*** DATA FOR THE TASK Section Begins ***
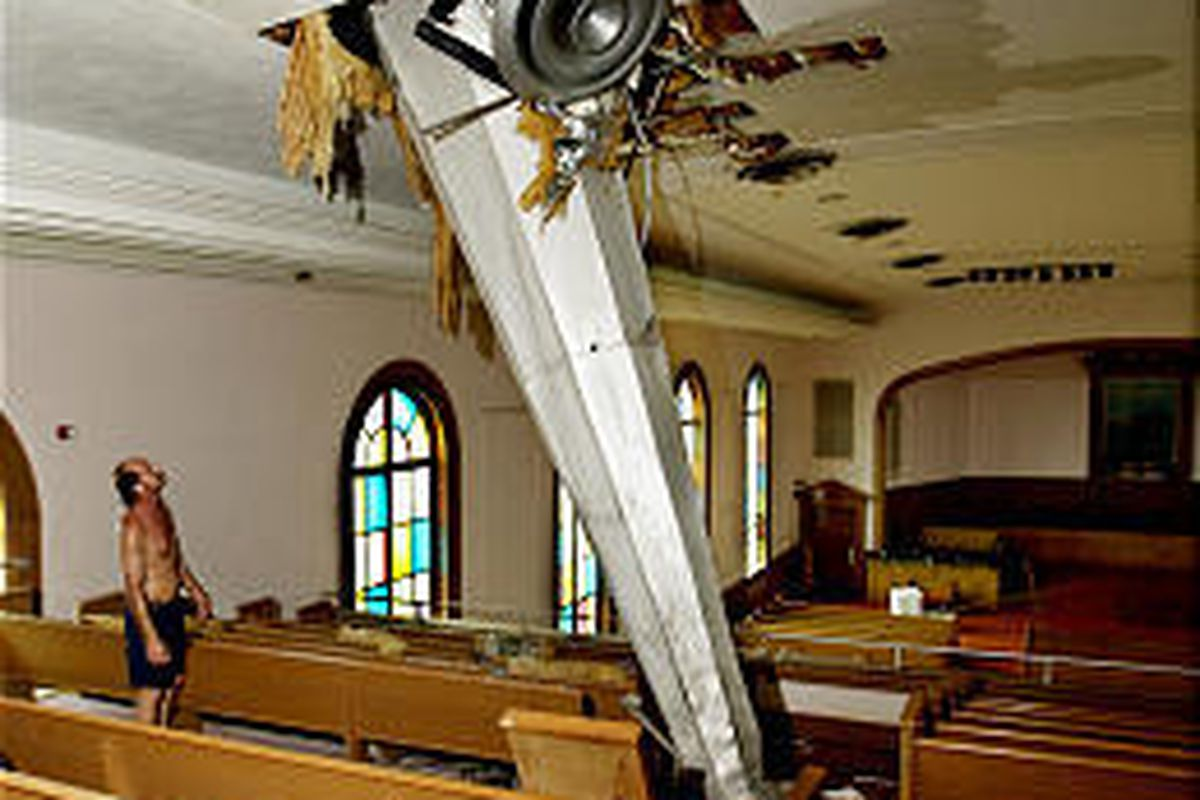 45798184 Florida still reeling from Frances' wrath - Deseret News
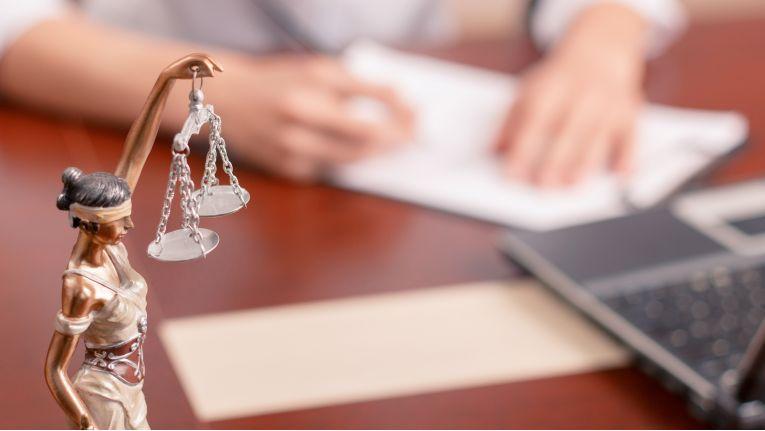 In §§ 59 ff. VVG ist ausdrücklich die Haftung des Versicherungsvermittlers geregelt.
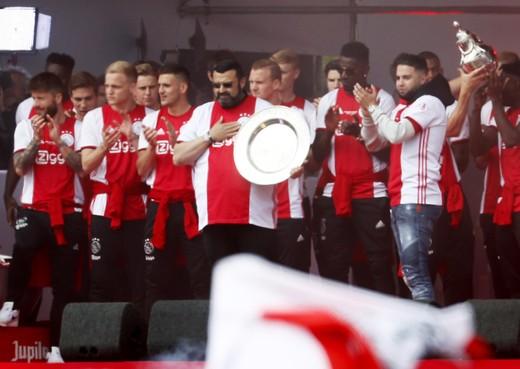 Ajax-supporters vieren feest op het Museumplein met Appie Nouri in hun gedachten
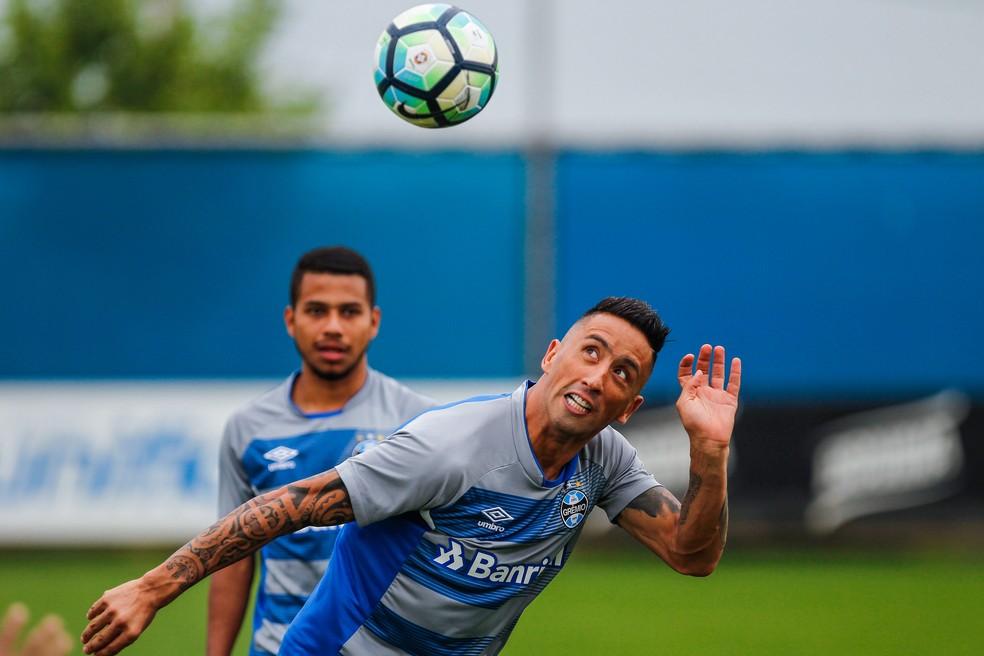 Lucas Barrios ganhará mais parceria com Luan  (Foto: Lucas Uebel/Grêmio)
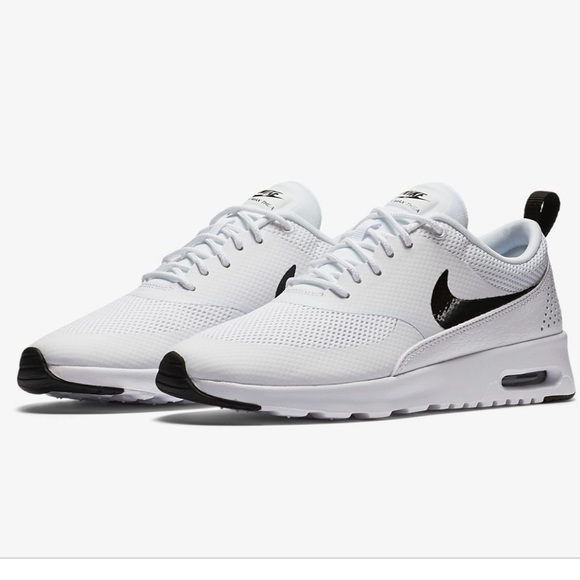 46fe439cf5929 Used Nike Air Max Thea size 7.5 women's.
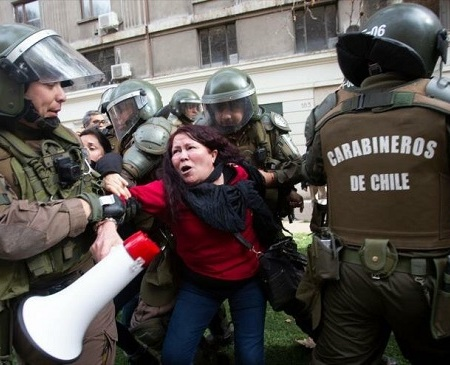 Carabineros reprimen marcha sindical en Chile. Foto: Hispan TV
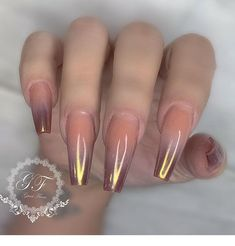 The advantage of the gel is that it allows you to enjoy your French manicure for a long time. There are four different ways to make a French manicure on gel nails. Glam Nails, Dope Nails, Fancy Nails, Best Acrylic Nails, Acrylic Nail Designs, Nail Art Designs, Nails Design, Gorgeous Nails, Fabulous Nails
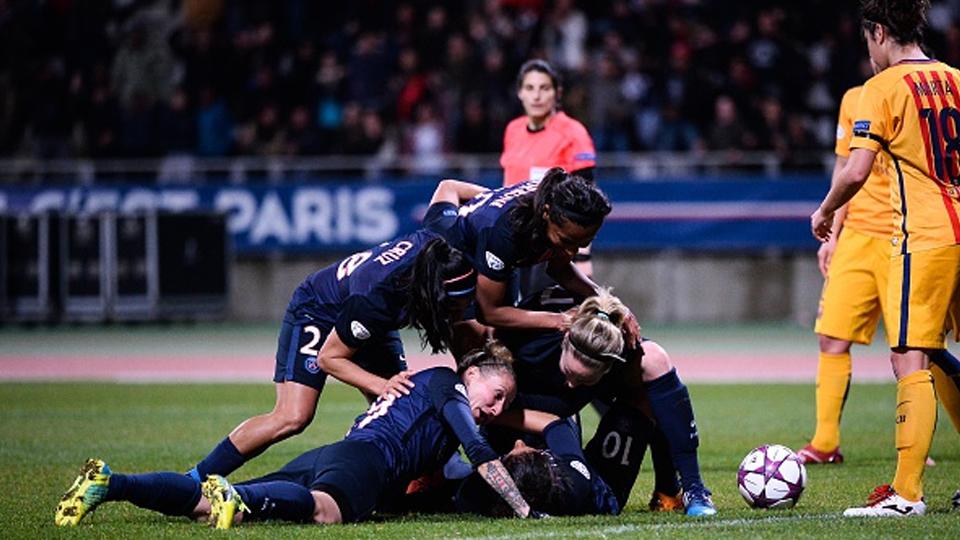 Em 2016, o Barcelona foi eliminado da Champions League feminina pelo PSG, e com gol de brasileira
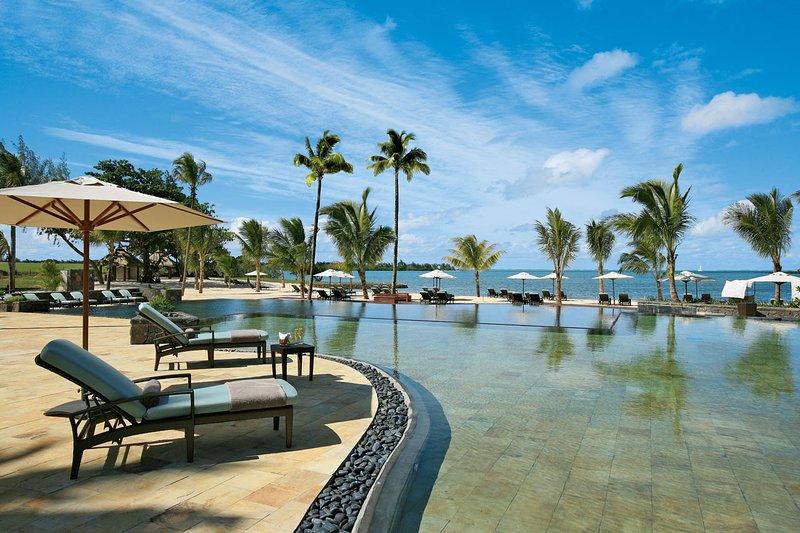 Anahita Stunning 2 Bed Oceanview-Luxury 5 Star Anahita, holiday rental in Sebastopol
*** DATA FOR THE TASK Section Ends ***
* _WORK ITEM_:
Return word for word the line bearing "46fe439cf5929 Used Nike" and every later line of the entries, but none of the pictures.

* _THE COMPLETED TASK_:
 46fe439cf5929 Used Nike Air Max Thea size 7.5 women's.
 Carabineros reprimen marcha sindical en Chile. Foto: Hispan TV
 The advantage of the gel is that it allows you to enjoy your French manicure for a long time. There are four different ways to make a French manicure on gel nails. Glam Nails, Dope Nails, Fancy Nails, Best Acrylic Nails, Acrylic Nail Designs, Nail Art Designs, Nails Design, Gorgeous Nails, Fabulous Nails
 Em 2016, o Barcelona foi eliminado da Champions League feminina pelo PSG, e com gol de brasileira
 Anahita Stunning 2 Bed Oceanview-Luxury 5 Star Anahita, holiday rental in Sebastopol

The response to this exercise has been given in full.